### BACAAN UNTUK DITELAAH
Alqur’an tidak membenarkan rekaan manusia terhadap wajah Yesus Kristus dan Nabi Isa dan membantah watak Yesus Kristus sebagai anak Allah. Alqur’an hanya mengakui Nabi Isa sebagai anak Maryam.
Jauh-jauh hari sebelumnya Jayabaya sudah meramalkan bahwa Satrio Piningit akan melakoni peran dia sebagai Yesus Kristus dan Nabi Isa agar manusia berhenti mempermasalahkannya karena Yesus Kristus dan Nabi Isa adalah menjadi urusan dan rahasia Tuhan. Allah membantah dan mengingkari tuduhan manusia yang mengatakan Allah memiliki anak. Allah tidak memiliki anak. Allah tidak beranak dan tidak diperanakkan. Untuk mengahiri fitnah keji manusia terhadap Allah maka Allah menciptakan hambaNya. Seorang laki-laki pemberani (Satrio=Ksatria) untuk menyelesaikan permasalahan pelik ini dengan jalan perang. Satrio dalam laku peran dia sebagai Imam Mahdi mendapat perintah untuk memerangi iblis laknatullah beserta seluruh pasukan dan bala tentaranya. Karena iblis yang menyebabkan manusia bermusuh-musuhan, berselisih pendapat dalam memahami sosok Yesus Kristus dan Nabi Isa. Iblis yang memutarbalikkan fakta dan mengajari manusia agar menuduh Allah memiliki anak yaitu Yesus Kristus. KeMaha Sucian Allah dinodai oleh dusta iblis. Satrio Piningit ditugaskan untuk membersihkan noda itu. Allah menghendaki seluruh manusia tunduk dan mengakui Allah sebagai Tuhan. Tuhan yang sendiri. Tuhan yang tidak memiliki anak. Tuhan yang tidak diperanakkan. Tuhan yang tidak memiliki sekutu atau mitra dalam kedudukan Dia sebagai Tuhan Semesta Alam. Satrio Piningit diperintahkan mempersatukan seluruh agama-agama baik agama langit maupun agama bumi.

### MATERI TERKUMPUL
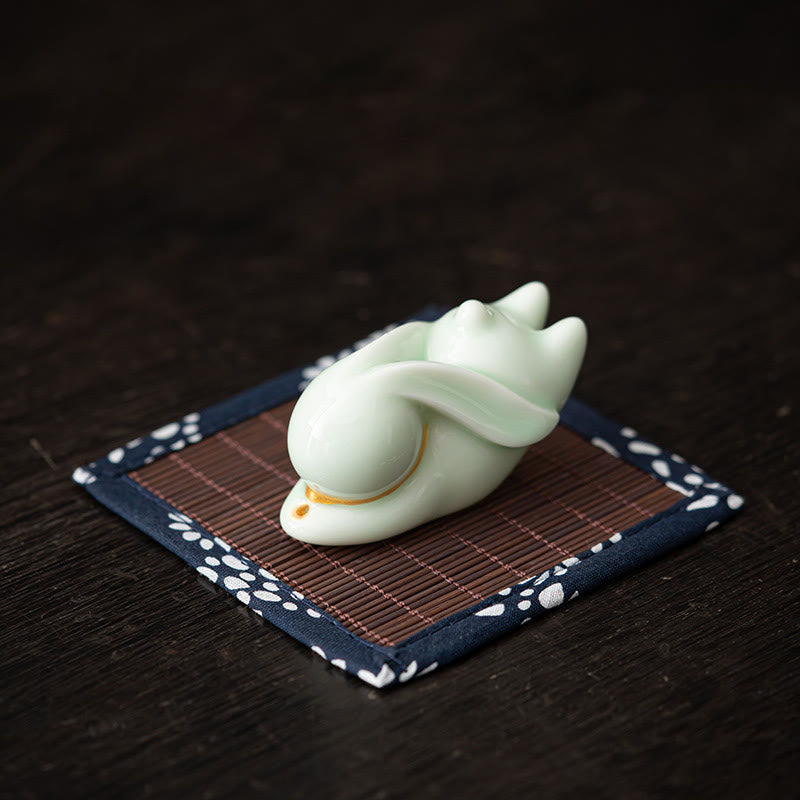 Flying Rabbit Ceramic Incense Burner – red glossy rabbit on dark wood, ceramic incense burner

### TUGAS YANG DIBERIKAN 1
Kutip persis bagian bacaan tentang Satrio Piningit mulai dari "Alqur’an tidak membenarkan" sampai dengan "sebagai anak Maryam.".
### TUGAS YANG DIBERIKAN 2
Jawab pertanyaan berikut berdasarkan bacaan tentang Satrio Piningit.
(a) Menurut bacaan itu, Alqur'an mengakui Nabi Isa sebagai apa?
(b) Dalam perannya sebagai Imam Mahdi, Satrio mendapat perintah untuk memerangi siapa?
(c) Apa yang diperintahkan untuk dipersatukan oleh Satrio Piningit?

### HASIL LATIHAN 1
Alqur’an tidak membenarkan rekaan manusia terhadap wajah Yesus Kristus dan Nabi Isa dan membantah watak Yesus Kristus sebagai anak Allah. Alqur’an hanya mengakui Nabi Isa sebagai anak Maryam.

### HASIL LATIHAN 2
(a) Sebagai anak Maryam.
(b) Iblis laknatullah beserta seluruh pasukan dan bala tentaranya.
(c) Seluruh agama-agama, baik agama langit maupun agama bumi.